Roj TV has denied any guilt in the case and one of its lawyers, Bjørn Elmquist, pointed to the fact that the case took eight years to process as proof that t it had become a political case rather than judicial.

The case began in 2005 when the Turkish Embassy in Copenhagen reported Roj TV to the police for breaching terror laws, but it was not until five years later in 2010 that the state prosecutor charged the channel.

In January 2012, Roj TV was judged to have promoted terrorism after the Copenhagen City Court found it guilty in helping to finance PKK, which is on EU, US, Canada and Australian terror organisation lists.

The channel was fined 5.2 million kroner, but the companies behind the channel were able to continue to broadcast its signal, which caters to Kurds, particularly those in Turkey.

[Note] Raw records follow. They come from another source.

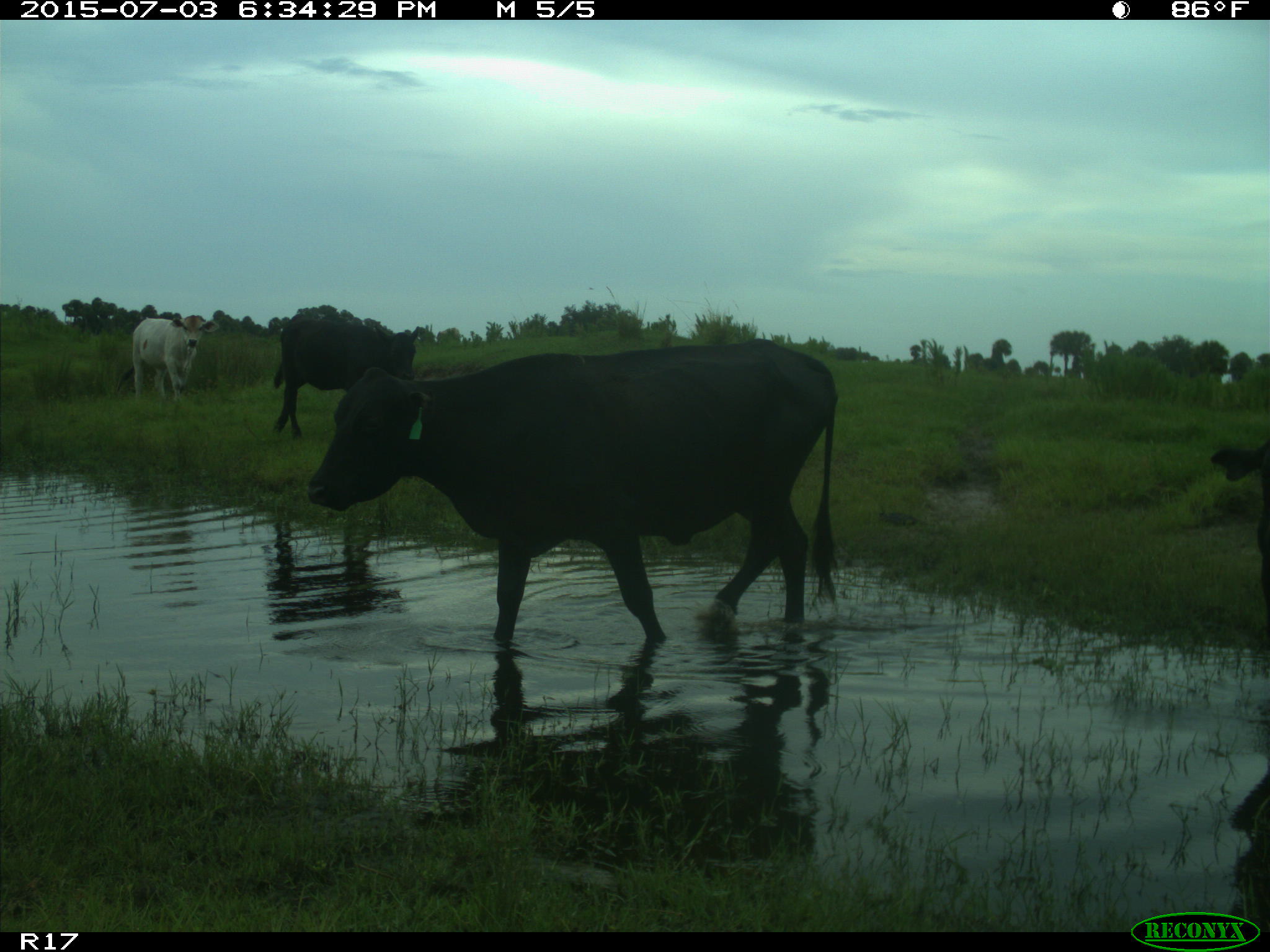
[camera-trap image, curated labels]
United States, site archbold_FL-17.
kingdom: Animalia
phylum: Chordata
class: Mammalia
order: Artiodactyla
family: Bovidae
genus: Bos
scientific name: Bos taurus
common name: domestic cow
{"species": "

The decision, in turn, prompted the prosecution authorities to take the case to the high courts in order to stop the channel from broadcasting out of Denmark.

Then, last September, the police arrested eight people who were suspected of financing the PKK. The court said that between February 2008 and September 2010, the TV channel had supported terrorism by broadcasting PKK messages and that it had accepted money from the terrorist group.

The case almost had dire consequences for the former prime minister, Anders Fogh Rasmussen (Venstre), after his candidacy for secretary general of NATO in 2009 was almost blocked in protest by Turkey in response to Denmark's handling of Roj TV.